> WORK INSTRUCTION
Extract the passage of the excerpt about Lemmy and Hawkwind, copying everything from "After this incident, Lemmy" down to "group, Brock said." word for word.
── EXCERPT TO READ ──
Lemmy, born Ian Fraser Kilmister, was a member of the British space-rock band from 1971 until 1975. He was notorious for his “hard-livin’” lifestyle, which included chain-smoking and excessive drugs and alcohol consumption, which caused tension between him and his Hawkwind bandmates.
Tensions came to a head in the spring of 1975, when Hawkwind were touring North America and Lemmy was caught in posession of amphetamines while the band were crossing the US border into Canada.
The border police mistook the powder for cocaine and threw him in jail for two days, forcing the band to cancel a number of shows.
“Our manager warned us to make sure we didn’t have anything on us when we went over the Canadian border,” Brock recalled in an interview with The Telegraph, ahead of Hawkwind’s UK tour this April.
“I was driving and Lemmy was sitting next to us. He’d fallen asleep... he was dribbling a bit. The guards must have said, there’s a load of long-haired hippies in there, we’ll have them. And they opened the car door and Lemmy fell out!”
After this incident, Lemmy was replaced by the band’s longtime friend, guitarist Paul Rudolph (formerly of the Pink Fairies), while Lemmy went on to team up with Larry Wallis, also of the Pink Fairies, to form Motörhead. He named the band after the last song he wrote for Hawkwind, after his manager advised him against calling his new group “Bastard”.
He was “aghast” at being kicked out of the group, Brock said.
“He was flown back to England,” he continued. “But a year later Motörhead [Lemmy’s subsequent, highly successful band] were supporting Hawkwind! Then he did better than us! And then Hawkwind were supporting Motörhead! But me and Lemmy were on good terms right up until he died. We were always all right.”
In a 2011 interview with the Chicago Tribune, Lemmy, who died aged 70 in 2015 shortly after being diagnosed with cancer, said he believed he would have stayed with the band had he not been kicked out.
“I did like being in Hawkwind, and I believe I’d still be playing with them today if I hadn’t been kicked out,” he said. “It was fun onstage, not so much offstage. They didn’t want to mesh with me. Musically, I loved the drummer, the guitar player. It was a great band.”
───
── DATA EXCERPTS ──
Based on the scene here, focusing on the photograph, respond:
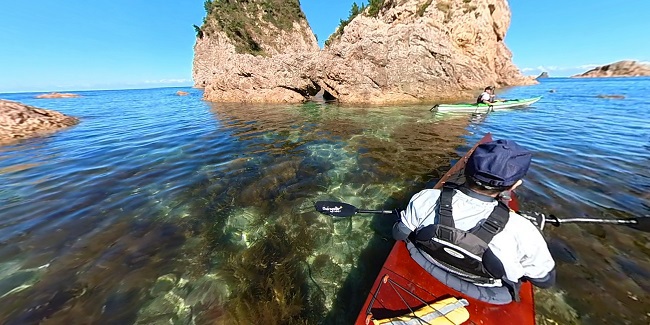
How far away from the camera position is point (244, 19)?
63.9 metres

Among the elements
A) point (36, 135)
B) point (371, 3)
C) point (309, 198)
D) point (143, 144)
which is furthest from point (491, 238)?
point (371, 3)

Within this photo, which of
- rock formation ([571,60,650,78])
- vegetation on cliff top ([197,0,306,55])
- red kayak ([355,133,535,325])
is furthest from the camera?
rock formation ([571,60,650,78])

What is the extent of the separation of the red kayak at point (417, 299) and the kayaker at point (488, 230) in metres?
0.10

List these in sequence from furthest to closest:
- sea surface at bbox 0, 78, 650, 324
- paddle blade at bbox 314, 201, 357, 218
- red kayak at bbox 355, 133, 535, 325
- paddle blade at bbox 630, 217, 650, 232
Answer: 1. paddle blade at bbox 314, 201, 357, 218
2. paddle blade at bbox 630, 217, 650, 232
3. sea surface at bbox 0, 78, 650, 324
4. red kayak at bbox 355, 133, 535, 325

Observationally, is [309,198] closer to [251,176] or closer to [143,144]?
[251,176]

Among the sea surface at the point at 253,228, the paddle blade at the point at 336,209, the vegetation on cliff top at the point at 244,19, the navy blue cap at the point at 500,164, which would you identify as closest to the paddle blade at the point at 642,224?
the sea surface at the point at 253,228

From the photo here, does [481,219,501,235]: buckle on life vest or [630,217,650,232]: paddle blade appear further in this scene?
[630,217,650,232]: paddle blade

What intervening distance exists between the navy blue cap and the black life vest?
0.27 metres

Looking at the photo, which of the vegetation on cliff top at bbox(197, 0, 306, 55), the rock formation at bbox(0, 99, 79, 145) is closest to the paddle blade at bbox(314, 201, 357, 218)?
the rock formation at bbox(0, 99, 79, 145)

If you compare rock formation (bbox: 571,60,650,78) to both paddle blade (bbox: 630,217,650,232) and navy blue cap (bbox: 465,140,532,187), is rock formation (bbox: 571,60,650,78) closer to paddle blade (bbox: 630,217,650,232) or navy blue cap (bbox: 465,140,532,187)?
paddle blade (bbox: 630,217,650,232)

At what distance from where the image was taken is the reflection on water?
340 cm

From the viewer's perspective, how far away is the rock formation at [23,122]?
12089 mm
───
> SOLUTION FOR THIS TASK
After this incident, Lemmy was replaced by the band’s longtime friend, guitarist Paul Rudolph (formerly of the Pink Fairies), while Lemmy went on to team up with Larry Wallis, also of the Pink Fairies, to form Motörhead. He named the band after the last song he wrote for Hawkwind, after his manager advised him against calling his new group “Bastard”.
He was “aghast” at being kicked out of the group, Brock said.